The move became standard among the pilots, but violated published procedures and guidance, according to the report.
"Despite published [squadron] guidance to the contract, this 'self set-up' approach by members of the [squadron] was a common practice within the squadron," the report states.
Leaders had taken steps to stop pilots from setting up their own approaches in this way, but they had not been effective.
On this flight, DuBois set up his approach closer to the landing strip and at about 3,500 mean sea level. He continued to descended quickly, and turned into a "dog leg" maneuver to intercept the approach course at about 2,300 mean sea level, well below the minimum altitude requirementof about 4,000 feet mean sea level, according to the report.
Because he was flying so low, DuBois the pilot was unable to recognize and recover from the descent. After pulling out of the turn, about one second before hitting the ground, DuBois apparently was able to see he was too low and attempted a 4G level pull away from the ground, but it was too late. He crashed at 4:58 a.m.
The F-16 was destroyed, at a loss of $30.8 million. There were no other injuries or damages to civilian property. A host nation recovering helicopter launched to recover his remains and bring them back to the U.S.

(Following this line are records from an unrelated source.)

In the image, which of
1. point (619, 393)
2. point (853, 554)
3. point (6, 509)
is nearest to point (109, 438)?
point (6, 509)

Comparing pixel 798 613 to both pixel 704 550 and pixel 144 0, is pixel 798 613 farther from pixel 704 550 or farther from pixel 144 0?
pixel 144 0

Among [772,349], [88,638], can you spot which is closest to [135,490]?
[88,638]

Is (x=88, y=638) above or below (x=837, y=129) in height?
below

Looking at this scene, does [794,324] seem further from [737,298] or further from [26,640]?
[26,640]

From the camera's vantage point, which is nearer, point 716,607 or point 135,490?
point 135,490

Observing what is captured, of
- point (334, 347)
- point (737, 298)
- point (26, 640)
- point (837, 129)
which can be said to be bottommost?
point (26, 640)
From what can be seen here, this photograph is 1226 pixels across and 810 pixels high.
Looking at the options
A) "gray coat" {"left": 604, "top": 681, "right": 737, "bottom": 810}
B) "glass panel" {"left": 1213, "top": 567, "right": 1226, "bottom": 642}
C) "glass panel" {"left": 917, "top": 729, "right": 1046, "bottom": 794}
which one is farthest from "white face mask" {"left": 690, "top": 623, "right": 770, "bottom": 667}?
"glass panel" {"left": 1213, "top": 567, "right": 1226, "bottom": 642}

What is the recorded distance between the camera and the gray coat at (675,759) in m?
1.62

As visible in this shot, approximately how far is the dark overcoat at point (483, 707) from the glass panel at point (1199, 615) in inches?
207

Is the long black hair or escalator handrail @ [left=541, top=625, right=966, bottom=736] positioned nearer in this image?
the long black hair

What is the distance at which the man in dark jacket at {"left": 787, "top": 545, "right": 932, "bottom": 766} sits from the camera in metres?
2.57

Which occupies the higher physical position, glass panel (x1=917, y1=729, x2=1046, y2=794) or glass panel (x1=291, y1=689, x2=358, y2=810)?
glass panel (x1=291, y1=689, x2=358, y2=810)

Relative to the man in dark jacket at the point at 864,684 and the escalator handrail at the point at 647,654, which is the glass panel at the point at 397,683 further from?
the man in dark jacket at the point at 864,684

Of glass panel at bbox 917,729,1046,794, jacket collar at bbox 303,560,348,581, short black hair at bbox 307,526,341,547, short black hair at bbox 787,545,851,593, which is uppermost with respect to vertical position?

DuBois grew up in New Castle, Colorado, and graduated from the University of Colorado at Boulder, where he was a part of the school's Reserve Officer Training Corps.
"He was the best man I ever knew," his father, William DuBois Sr., said in a statement following the crash. "He had a short life that was so well-lived. He lived life to the fullest. He was so much more."
DuBois had a total of 741 hours of flight time. Commanders had said he would likely be the next in his squadron to be picked for the U.S. Air Force Weapons School.